Questa legge, risultato di un lungo lavoro – anche culturale – rispetto al diritto di scegliere sulla propria salute e all’accompagnamento e alle scelte di fine vita, riconosce l’importanza della comunicazione tra il medico, l’équipe curante e il paziente, vista come momento preliminare rispetto a scelte complesse inerenti alla vita, alla salute e alla malattia. L’articolo 5 della legge recita “Il tempo di comunicazione è tempo di cura”. La centratura sul rapporto di cura permette di capire che le scelte in medicina non possono mai essere unilaterali, al contrario esse richiedono un’informazione da parte del medico al paziente e un confronto sugli scenari complessi che una condizione di malattia potrebbe delineare e chiedere quindi di affrontare.

La sentenza 242/2019 della Corte costituzionale, emanata nel dicembre del 2019, fa riferimento alla situazione di Fabio Antoniani e alla sua richiesta di esser accompagnato in Svizzera per compiere il suicidio assistito: a partire dall’analisi di tale situazione, la Corte costituzionale ha deliberato che, ad alcune ben specifiche condizioni, non sia punibile l’aiuto prestato a persone che richiedono il suicidio. Sono quattro le condizioni previste per non incorrere nella punibilità dell’aiuto al suicidio: può chiedere un’assistenza medica al suicidio una persona che 1) vive una malattia irreversibile, 2) che le causa sofferenze fisiche o psicologiche intollerabili, 3) è pienamente capace di intendere e volere; si prevede inoltre che 4) la richiesta venga valutata da un comitato etico territorialmente competente. La sentenza indica che al paziente deve essere proposto un appropriato trattamento di cure palliative e ribadisce la non punibilità del medico che, alle suddette condizioni, agisce su richiesta del paziente. Le istituzioni sanitarie di riferimento devono garantire la possibilità che un paziente possa richiedere tale percorso di accompagnamento e devono pertanto attivarsi nel caso un paziente formuli tale richiesta, come è successo di recente nelle Marche e ad Ancona. Nella sentenza la Corte invitava inoltre il Parlamento a legiferare in merito, cosa che nell’immediato non è avvenuta.

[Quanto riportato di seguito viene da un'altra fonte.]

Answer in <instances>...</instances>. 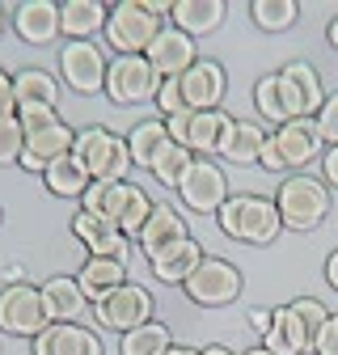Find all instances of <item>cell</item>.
Listing matches in <instances>:
<instances>
[{"mask_svg":"<svg viewBox=\"0 0 338 355\" xmlns=\"http://www.w3.org/2000/svg\"><path fill=\"white\" fill-rule=\"evenodd\" d=\"M313 351H317V355H338V313L326 318V326H321L317 338H313Z\"/></svg>","mask_w":338,"mask_h":355,"instance_id":"39","label":"cell"},{"mask_svg":"<svg viewBox=\"0 0 338 355\" xmlns=\"http://www.w3.org/2000/svg\"><path fill=\"white\" fill-rule=\"evenodd\" d=\"M229 114L224 110H190L186 114V131H182V148H190L195 157H211L220 153V140L229 131Z\"/></svg>","mask_w":338,"mask_h":355,"instance_id":"21","label":"cell"},{"mask_svg":"<svg viewBox=\"0 0 338 355\" xmlns=\"http://www.w3.org/2000/svg\"><path fill=\"white\" fill-rule=\"evenodd\" d=\"M106 68L110 60L102 55L98 42H64L60 47V76L76 94H106Z\"/></svg>","mask_w":338,"mask_h":355,"instance_id":"10","label":"cell"},{"mask_svg":"<svg viewBox=\"0 0 338 355\" xmlns=\"http://www.w3.org/2000/svg\"><path fill=\"white\" fill-rule=\"evenodd\" d=\"M13 30L26 42H34V47H47V42L60 38V5H51V0H26L13 13Z\"/></svg>","mask_w":338,"mask_h":355,"instance_id":"20","label":"cell"},{"mask_svg":"<svg viewBox=\"0 0 338 355\" xmlns=\"http://www.w3.org/2000/svg\"><path fill=\"white\" fill-rule=\"evenodd\" d=\"M76 284H80L84 300L98 304V300H106L114 288L127 284V262H118V258H84V266L76 271Z\"/></svg>","mask_w":338,"mask_h":355,"instance_id":"23","label":"cell"},{"mask_svg":"<svg viewBox=\"0 0 338 355\" xmlns=\"http://www.w3.org/2000/svg\"><path fill=\"white\" fill-rule=\"evenodd\" d=\"M182 203L199 216H211V211H220L224 199H229V178L216 161H207V157H195V165L186 169L182 178V187H178Z\"/></svg>","mask_w":338,"mask_h":355,"instance_id":"11","label":"cell"},{"mask_svg":"<svg viewBox=\"0 0 338 355\" xmlns=\"http://www.w3.org/2000/svg\"><path fill=\"white\" fill-rule=\"evenodd\" d=\"M258 165L263 169H283V161H279V148H275V140L267 136V144H263V157H258Z\"/></svg>","mask_w":338,"mask_h":355,"instance_id":"43","label":"cell"},{"mask_svg":"<svg viewBox=\"0 0 338 355\" xmlns=\"http://www.w3.org/2000/svg\"><path fill=\"white\" fill-rule=\"evenodd\" d=\"M190 233H186V220H182V211L178 207H169V203H152V216H148V225L140 229V250H144V258H157L161 250H169V245H178V241H186Z\"/></svg>","mask_w":338,"mask_h":355,"instance_id":"19","label":"cell"},{"mask_svg":"<svg viewBox=\"0 0 338 355\" xmlns=\"http://www.w3.org/2000/svg\"><path fill=\"white\" fill-rule=\"evenodd\" d=\"M267 136H271V131H263L258 123L233 119L229 131H224V140H220V153H216V157H224V161H233V165H254V161L263 157Z\"/></svg>","mask_w":338,"mask_h":355,"instance_id":"25","label":"cell"},{"mask_svg":"<svg viewBox=\"0 0 338 355\" xmlns=\"http://www.w3.org/2000/svg\"><path fill=\"white\" fill-rule=\"evenodd\" d=\"M17 114V98H13V76L0 68V119H9Z\"/></svg>","mask_w":338,"mask_h":355,"instance_id":"41","label":"cell"},{"mask_svg":"<svg viewBox=\"0 0 338 355\" xmlns=\"http://www.w3.org/2000/svg\"><path fill=\"white\" fill-rule=\"evenodd\" d=\"M317 136H321V144H330V148H338V94H330L326 102H321V110H317Z\"/></svg>","mask_w":338,"mask_h":355,"instance_id":"37","label":"cell"},{"mask_svg":"<svg viewBox=\"0 0 338 355\" xmlns=\"http://www.w3.org/2000/svg\"><path fill=\"white\" fill-rule=\"evenodd\" d=\"M321 173H326V187H338V148L321 153Z\"/></svg>","mask_w":338,"mask_h":355,"instance_id":"42","label":"cell"},{"mask_svg":"<svg viewBox=\"0 0 338 355\" xmlns=\"http://www.w3.org/2000/svg\"><path fill=\"white\" fill-rule=\"evenodd\" d=\"M249 326L258 330V334H267V330H271V309H254V313H249Z\"/></svg>","mask_w":338,"mask_h":355,"instance_id":"44","label":"cell"},{"mask_svg":"<svg viewBox=\"0 0 338 355\" xmlns=\"http://www.w3.org/2000/svg\"><path fill=\"white\" fill-rule=\"evenodd\" d=\"M161 89V76L152 72V64L144 55H114L106 68V98L114 106H140L152 102Z\"/></svg>","mask_w":338,"mask_h":355,"instance_id":"6","label":"cell"},{"mask_svg":"<svg viewBox=\"0 0 338 355\" xmlns=\"http://www.w3.org/2000/svg\"><path fill=\"white\" fill-rule=\"evenodd\" d=\"M326 318L330 313L321 300L301 296V300H292L271 313V330L263 334V347L271 355H305V351H313V338L326 326Z\"/></svg>","mask_w":338,"mask_h":355,"instance_id":"1","label":"cell"},{"mask_svg":"<svg viewBox=\"0 0 338 355\" xmlns=\"http://www.w3.org/2000/svg\"><path fill=\"white\" fill-rule=\"evenodd\" d=\"M34 343V355H106L102 338L89 326H76V322H51Z\"/></svg>","mask_w":338,"mask_h":355,"instance_id":"18","label":"cell"},{"mask_svg":"<svg viewBox=\"0 0 338 355\" xmlns=\"http://www.w3.org/2000/svg\"><path fill=\"white\" fill-rule=\"evenodd\" d=\"M182 288H186V296H190L195 304L220 309V304H233V300L241 296L245 279H241V271H237L229 258H203V262L195 266V275H190Z\"/></svg>","mask_w":338,"mask_h":355,"instance_id":"9","label":"cell"},{"mask_svg":"<svg viewBox=\"0 0 338 355\" xmlns=\"http://www.w3.org/2000/svg\"><path fill=\"white\" fill-rule=\"evenodd\" d=\"M72 144H76V131L60 119V123H51V127H42V131H30L26 136V153H21V169L26 173H47L60 157H68L72 153Z\"/></svg>","mask_w":338,"mask_h":355,"instance_id":"16","label":"cell"},{"mask_svg":"<svg viewBox=\"0 0 338 355\" xmlns=\"http://www.w3.org/2000/svg\"><path fill=\"white\" fill-rule=\"evenodd\" d=\"M72 157L84 165V173H89L94 182H127V173H132V153H127V140L114 136V131H106V127H84V131H76Z\"/></svg>","mask_w":338,"mask_h":355,"instance_id":"4","label":"cell"},{"mask_svg":"<svg viewBox=\"0 0 338 355\" xmlns=\"http://www.w3.org/2000/svg\"><path fill=\"white\" fill-rule=\"evenodd\" d=\"M42 304H47V318H51V322H76L89 300H84V292H80L76 279L51 275L47 284H42Z\"/></svg>","mask_w":338,"mask_h":355,"instance_id":"28","label":"cell"},{"mask_svg":"<svg viewBox=\"0 0 338 355\" xmlns=\"http://www.w3.org/2000/svg\"><path fill=\"white\" fill-rule=\"evenodd\" d=\"M203 258H207V254H203V245H199L195 237H186V241H178V245L161 250V254H157V258H148V262H152V275H157L161 284H186Z\"/></svg>","mask_w":338,"mask_h":355,"instance_id":"26","label":"cell"},{"mask_svg":"<svg viewBox=\"0 0 338 355\" xmlns=\"http://www.w3.org/2000/svg\"><path fill=\"white\" fill-rule=\"evenodd\" d=\"M279 94H283V110H287V123L292 119H317L326 94H321V80H317V68L296 60L279 72Z\"/></svg>","mask_w":338,"mask_h":355,"instance_id":"12","label":"cell"},{"mask_svg":"<svg viewBox=\"0 0 338 355\" xmlns=\"http://www.w3.org/2000/svg\"><path fill=\"white\" fill-rule=\"evenodd\" d=\"M161 17H152L140 0H123V5L110 9L106 17V42L118 55H144L152 47V38L161 34Z\"/></svg>","mask_w":338,"mask_h":355,"instance_id":"5","label":"cell"},{"mask_svg":"<svg viewBox=\"0 0 338 355\" xmlns=\"http://www.w3.org/2000/svg\"><path fill=\"white\" fill-rule=\"evenodd\" d=\"M169 347V326H161V322H148V326H136L132 334H123V343H118V351L123 355H165Z\"/></svg>","mask_w":338,"mask_h":355,"instance_id":"33","label":"cell"},{"mask_svg":"<svg viewBox=\"0 0 338 355\" xmlns=\"http://www.w3.org/2000/svg\"><path fill=\"white\" fill-rule=\"evenodd\" d=\"M144 60L152 64V72L161 76V80H178L195 60H199V51H195V38L190 34H182L178 26H161V34L152 38V47L144 51Z\"/></svg>","mask_w":338,"mask_h":355,"instance_id":"13","label":"cell"},{"mask_svg":"<svg viewBox=\"0 0 338 355\" xmlns=\"http://www.w3.org/2000/svg\"><path fill=\"white\" fill-rule=\"evenodd\" d=\"M178 89H182V102L186 110H220V98H224V68L216 60H195L182 76H178Z\"/></svg>","mask_w":338,"mask_h":355,"instance_id":"15","label":"cell"},{"mask_svg":"<svg viewBox=\"0 0 338 355\" xmlns=\"http://www.w3.org/2000/svg\"><path fill=\"white\" fill-rule=\"evenodd\" d=\"M42 182H47V191H51V195H60V199H80L84 191H89L94 178L84 173V165L68 153V157H60L47 173H42Z\"/></svg>","mask_w":338,"mask_h":355,"instance_id":"31","label":"cell"},{"mask_svg":"<svg viewBox=\"0 0 338 355\" xmlns=\"http://www.w3.org/2000/svg\"><path fill=\"white\" fill-rule=\"evenodd\" d=\"M190 165H195V153H190V148H182V144H165V148H161V157L152 161V169H148V173L157 178L161 187H169V191H178Z\"/></svg>","mask_w":338,"mask_h":355,"instance_id":"32","label":"cell"},{"mask_svg":"<svg viewBox=\"0 0 338 355\" xmlns=\"http://www.w3.org/2000/svg\"><path fill=\"white\" fill-rule=\"evenodd\" d=\"M296 0H254L249 5V17H254V26L258 30H267V34H279V30H287L292 21H296Z\"/></svg>","mask_w":338,"mask_h":355,"instance_id":"34","label":"cell"},{"mask_svg":"<svg viewBox=\"0 0 338 355\" xmlns=\"http://www.w3.org/2000/svg\"><path fill=\"white\" fill-rule=\"evenodd\" d=\"M132 187L136 182H89V191L80 195V211L102 216V220H110V225H118L127 199H132Z\"/></svg>","mask_w":338,"mask_h":355,"instance_id":"29","label":"cell"},{"mask_svg":"<svg viewBox=\"0 0 338 355\" xmlns=\"http://www.w3.org/2000/svg\"><path fill=\"white\" fill-rule=\"evenodd\" d=\"M271 140H275V148H279L283 169H301V173H305V165L321 161V136H317V123H313V119H292V123L275 127Z\"/></svg>","mask_w":338,"mask_h":355,"instance_id":"14","label":"cell"},{"mask_svg":"<svg viewBox=\"0 0 338 355\" xmlns=\"http://www.w3.org/2000/svg\"><path fill=\"white\" fill-rule=\"evenodd\" d=\"M72 233L80 237L84 250H89V258H118V262H127V254H132V237H127L118 225H110V220H102V216L76 211L72 216Z\"/></svg>","mask_w":338,"mask_h":355,"instance_id":"17","label":"cell"},{"mask_svg":"<svg viewBox=\"0 0 338 355\" xmlns=\"http://www.w3.org/2000/svg\"><path fill=\"white\" fill-rule=\"evenodd\" d=\"M216 220H220L224 237L249 241V245H271L283 229L275 199H263V195H229L224 207L216 211Z\"/></svg>","mask_w":338,"mask_h":355,"instance_id":"2","label":"cell"},{"mask_svg":"<svg viewBox=\"0 0 338 355\" xmlns=\"http://www.w3.org/2000/svg\"><path fill=\"white\" fill-rule=\"evenodd\" d=\"M220 21H224V0H178L169 13V26H178L190 38L220 30Z\"/></svg>","mask_w":338,"mask_h":355,"instance_id":"27","label":"cell"},{"mask_svg":"<svg viewBox=\"0 0 338 355\" xmlns=\"http://www.w3.org/2000/svg\"><path fill=\"white\" fill-rule=\"evenodd\" d=\"M0 225H5V211H0Z\"/></svg>","mask_w":338,"mask_h":355,"instance_id":"52","label":"cell"},{"mask_svg":"<svg viewBox=\"0 0 338 355\" xmlns=\"http://www.w3.org/2000/svg\"><path fill=\"white\" fill-rule=\"evenodd\" d=\"M110 9L102 0H68L60 5V34H68V42H94L98 30H106Z\"/></svg>","mask_w":338,"mask_h":355,"instance_id":"22","label":"cell"},{"mask_svg":"<svg viewBox=\"0 0 338 355\" xmlns=\"http://www.w3.org/2000/svg\"><path fill=\"white\" fill-rule=\"evenodd\" d=\"M26 153V127L17 114L9 119H0V165H17Z\"/></svg>","mask_w":338,"mask_h":355,"instance_id":"36","label":"cell"},{"mask_svg":"<svg viewBox=\"0 0 338 355\" xmlns=\"http://www.w3.org/2000/svg\"><path fill=\"white\" fill-rule=\"evenodd\" d=\"M47 326H51V318H47V304H42V288H34V284L0 288V330L5 334L38 338Z\"/></svg>","mask_w":338,"mask_h":355,"instance_id":"7","label":"cell"},{"mask_svg":"<svg viewBox=\"0 0 338 355\" xmlns=\"http://www.w3.org/2000/svg\"><path fill=\"white\" fill-rule=\"evenodd\" d=\"M17 119H21V127H26V136H30V131H42V127L60 123L55 110H17Z\"/></svg>","mask_w":338,"mask_h":355,"instance_id":"40","label":"cell"},{"mask_svg":"<svg viewBox=\"0 0 338 355\" xmlns=\"http://www.w3.org/2000/svg\"><path fill=\"white\" fill-rule=\"evenodd\" d=\"M165 355H199V351H195V347H178V343H174V347H169Z\"/></svg>","mask_w":338,"mask_h":355,"instance_id":"49","label":"cell"},{"mask_svg":"<svg viewBox=\"0 0 338 355\" xmlns=\"http://www.w3.org/2000/svg\"><path fill=\"white\" fill-rule=\"evenodd\" d=\"M275 207L283 229L292 233H313L321 220L330 216V187L313 173H287L283 187L275 191Z\"/></svg>","mask_w":338,"mask_h":355,"instance_id":"3","label":"cell"},{"mask_svg":"<svg viewBox=\"0 0 338 355\" xmlns=\"http://www.w3.org/2000/svg\"><path fill=\"white\" fill-rule=\"evenodd\" d=\"M326 284H330V288L338 292V250H334V254L326 258Z\"/></svg>","mask_w":338,"mask_h":355,"instance_id":"45","label":"cell"},{"mask_svg":"<svg viewBox=\"0 0 338 355\" xmlns=\"http://www.w3.org/2000/svg\"><path fill=\"white\" fill-rule=\"evenodd\" d=\"M21 275H26L21 262H9V266H5V279H9V284H21Z\"/></svg>","mask_w":338,"mask_h":355,"instance_id":"46","label":"cell"},{"mask_svg":"<svg viewBox=\"0 0 338 355\" xmlns=\"http://www.w3.org/2000/svg\"><path fill=\"white\" fill-rule=\"evenodd\" d=\"M94 318L102 330H118V334H132L136 326H148L152 322V292L144 284H132L127 279L123 288H114L106 300L94 304Z\"/></svg>","mask_w":338,"mask_h":355,"instance_id":"8","label":"cell"},{"mask_svg":"<svg viewBox=\"0 0 338 355\" xmlns=\"http://www.w3.org/2000/svg\"><path fill=\"white\" fill-rule=\"evenodd\" d=\"M0 34H5V9H0Z\"/></svg>","mask_w":338,"mask_h":355,"instance_id":"51","label":"cell"},{"mask_svg":"<svg viewBox=\"0 0 338 355\" xmlns=\"http://www.w3.org/2000/svg\"><path fill=\"white\" fill-rule=\"evenodd\" d=\"M157 110H161V119H174V114H186V102H182V89H178V80H161V89H157Z\"/></svg>","mask_w":338,"mask_h":355,"instance_id":"38","label":"cell"},{"mask_svg":"<svg viewBox=\"0 0 338 355\" xmlns=\"http://www.w3.org/2000/svg\"><path fill=\"white\" fill-rule=\"evenodd\" d=\"M165 144H174L165 131V119H148L127 131V153H132V165H140V169H152V161L161 157Z\"/></svg>","mask_w":338,"mask_h":355,"instance_id":"30","label":"cell"},{"mask_svg":"<svg viewBox=\"0 0 338 355\" xmlns=\"http://www.w3.org/2000/svg\"><path fill=\"white\" fill-rule=\"evenodd\" d=\"M199 355H237V351H229V347H220V343H211V347H203Z\"/></svg>","mask_w":338,"mask_h":355,"instance_id":"47","label":"cell"},{"mask_svg":"<svg viewBox=\"0 0 338 355\" xmlns=\"http://www.w3.org/2000/svg\"><path fill=\"white\" fill-rule=\"evenodd\" d=\"M13 98H17V110H55L60 80L42 68H21L13 76Z\"/></svg>","mask_w":338,"mask_h":355,"instance_id":"24","label":"cell"},{"mask_svg":"<svg viewBox=\"0 0 338 355\" xmlns=\"http://www.w3.org/2000/svg\"><path fill=\"white\" fill-rule=\"evenodd\" d=\"M245 355H271V351H267V347H254V351H245Z\"/></svg>","mask_w":338,"mask_h":355,"instance_id":"50","label":"cell"},{"mask_svg":"<svg viewBox=\"0 0 338 355\" xmlns=\"http://www.w3.org/2000/svg\"><path fill=\"white\" fill-rule=\"evenodd\" d=\"M326 38H330V47H334V51H338V17H334V21H330V30H326Z\"/></svg>","mask_w":338,"mask_h":355,"instance_id":"48","label":"cell"},{"mask_svg":"<svg viewBox=\"0 0 338 355\" xmlns=\"http://www.w3.org/2000/svg\"><path fill=\"white\" fill-rule=\"evenodd\" d=\"M254 106H258V114L275 127L287 123V110H283V94H279V72L275 76H263L258 85H254Z\"/></svg>","mask_w":338,"mask_h":355,"instance_id":"35","label":"cell"}]
</instances>
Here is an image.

Anche a seguito del respingimento nei mesi scorsi della richiesta di referendum sull’eutanasia, è stata avanzata la proposta di legge 2553, che prevede la possibilità di richiedere un’“assistenza medica al morire”. Ancorché orientato a riconoscere alla persona la possibilità di definire e scegliere la modalità e il momento della propria morte, il disegno di legge sembra semplificare le complesse dimensioni che l’aiuto al morire presenta, proceduralizzando molto la richiesta. Senza entrare nel merito delle ragioni che potrebbero motivare tale richiesta, ci pare che la legge sorvoli su aspetti e condizioni contestuali che sono fondamentali per comprendere e soppesare la richiesta di aiuto a morire che una persona, in una condizione di malattia grave, può formulare. È stata perciò sottolineata la necessità di un confronto più ampio, che consenta di non disattendere principi morali, valori e pratiche che tutelano le persone e che devono rimanere strutturanti per la nostra società, dal momento che vengono considerati tali nella nostra Costituzione: il dibattito è aperto, la discussione continua.